Please rewrite every one of the rows below with "green stem" renamed to "plant stem", keeping everything else the same. Leave out the pictures.

LISTED ENTRIES:
/---
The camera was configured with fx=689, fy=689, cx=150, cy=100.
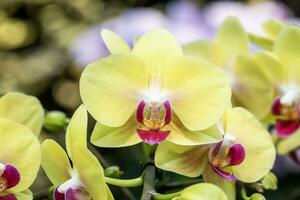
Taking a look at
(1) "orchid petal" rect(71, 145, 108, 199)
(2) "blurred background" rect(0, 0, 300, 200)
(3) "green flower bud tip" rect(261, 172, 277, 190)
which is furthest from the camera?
(2) "blurred background" rect(0, 0, 300, 200)

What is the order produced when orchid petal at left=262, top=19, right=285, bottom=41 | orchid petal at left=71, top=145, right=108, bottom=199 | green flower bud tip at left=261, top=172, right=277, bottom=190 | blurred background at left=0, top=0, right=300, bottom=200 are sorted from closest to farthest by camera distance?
orchid petal at left=71, top=145, right=108, bottom=199 < green flower bud tip at left=261, top=172, right=277, bottom=190 < orchid petal at left=262, top=19, right=285, bottom=41 < blurred background at left=0, top=0, right=300, bottom=200

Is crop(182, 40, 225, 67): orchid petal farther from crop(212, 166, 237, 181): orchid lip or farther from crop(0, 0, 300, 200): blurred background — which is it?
crop(0, 0, 300, 200): blurred background

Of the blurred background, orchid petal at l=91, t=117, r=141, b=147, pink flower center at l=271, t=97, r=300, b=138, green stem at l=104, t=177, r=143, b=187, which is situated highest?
orchid petal at l=91, t=117, r=141, b=147

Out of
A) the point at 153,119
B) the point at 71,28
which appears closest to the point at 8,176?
the point at 153,119

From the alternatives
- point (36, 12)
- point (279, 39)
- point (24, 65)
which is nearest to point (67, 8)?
point (36, 12)

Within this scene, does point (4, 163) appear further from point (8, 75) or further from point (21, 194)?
point (8, 75)

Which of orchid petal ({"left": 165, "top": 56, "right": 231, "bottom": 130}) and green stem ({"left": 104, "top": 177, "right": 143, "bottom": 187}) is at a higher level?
orchid petal ({"left": 165, "top": 56, "right": 231, "bottom": 130})

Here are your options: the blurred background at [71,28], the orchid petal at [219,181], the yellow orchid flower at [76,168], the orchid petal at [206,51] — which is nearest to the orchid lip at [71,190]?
the yellow orchid flower at [76,168]

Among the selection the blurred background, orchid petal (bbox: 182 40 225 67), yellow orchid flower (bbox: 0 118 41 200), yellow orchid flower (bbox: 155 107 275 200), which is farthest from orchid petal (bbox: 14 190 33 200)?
the blurred background
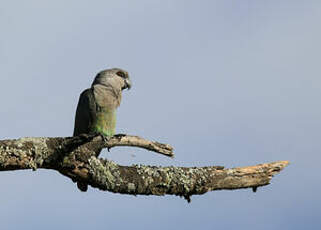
\---
RESULT FOR THIS EXERCISE:
The camera was configured with fx=689, fy=689, cx=150, cy=100.
Taking a look at
(1) "orchid petal" rect(71, 145, 108, 199)
(2) "blurred background" rect(0, 0, 300, 200)
(3) "green flower bud tip" rect(261, 172, 277, 190)
which is furthest from the camera?
(2) "blurred background" rect(0, 0, 300, 200)

What is the order produced when orchid petal at left=262, top=19, right=285, bottom=41 | orchid petal at left=71, top=145, right=108, bottom=199 | green flower bud tip at left=261, top=172, right=277, bottom=190 | blurred background at left=0, top=0, right=300, bottom=200 are sorted from closest to farthest by camera distance?
orchid petal at left=71, top=145, right=108, bottom=199 < green flower bud tip at left=261, top=172, right=277, bottom=190 < orchid petal at left=262, top=19, right=285, bottom=41 < blurred background at left=0, top=0, right=300, bottom=200

Is crop(182, 40, 225, 67): orchid petal farther from crop(212, 166, 237, 181): orchid lip or farther from crop(0, 0, 300, 200): blurred background — which is it?
crop(0, 0, 300, 200): blurred background

Of the blurred background, orchid petal at l=91, t=117, r=141, b=147, pink flower center at l=271, t=97, r=300, b=138, plant stem at l=104, t=177, r=143, b=187, which is situated highest?
orchid petal at l=91, t=117, r=141, b=147

Out of
A) the point at 153,119
B) the point at 71,28
which appears closest to the point at 8,176?
the point at 153,119

From the alternatives
- point (36, 12)
- point (279, 39)
- point (24, 65)
which is nearest to point (67, 8)?
point (36, 12)

Within this scene, does point (4, 163) appear further from point (8, 75) or further from point (21, 194)?
point (8, 75)

Which of orchid petal ({"left": 165, "top": 56, "right": 231, "bottom": 130}) and plant stem ({"left": 104, "top": 177, "right": 143, "bottom": 187}) is at a higher level?
orchid petal ({"left": 165, "top": 56, "right": 231, "bottom": 130})

Here are your options: the blurred background at [71,28], the orchid petal at [219,181], the yellow orchid flower at [76,168], the orchid petal at [206,51] — which is nearest to the orchid lip at [71,190]?
the yellow orchid flower at [76,168]

Among the selection the blurred background, orchid petal (bbox: 182 40 225 67), yellow orchid flower (bbox: 0 118 41 200), yellow orchid flower (bbox: 155 107 275 200), which is farthest from orchid petal (bbox: 14 190 33 200)?
the blurred background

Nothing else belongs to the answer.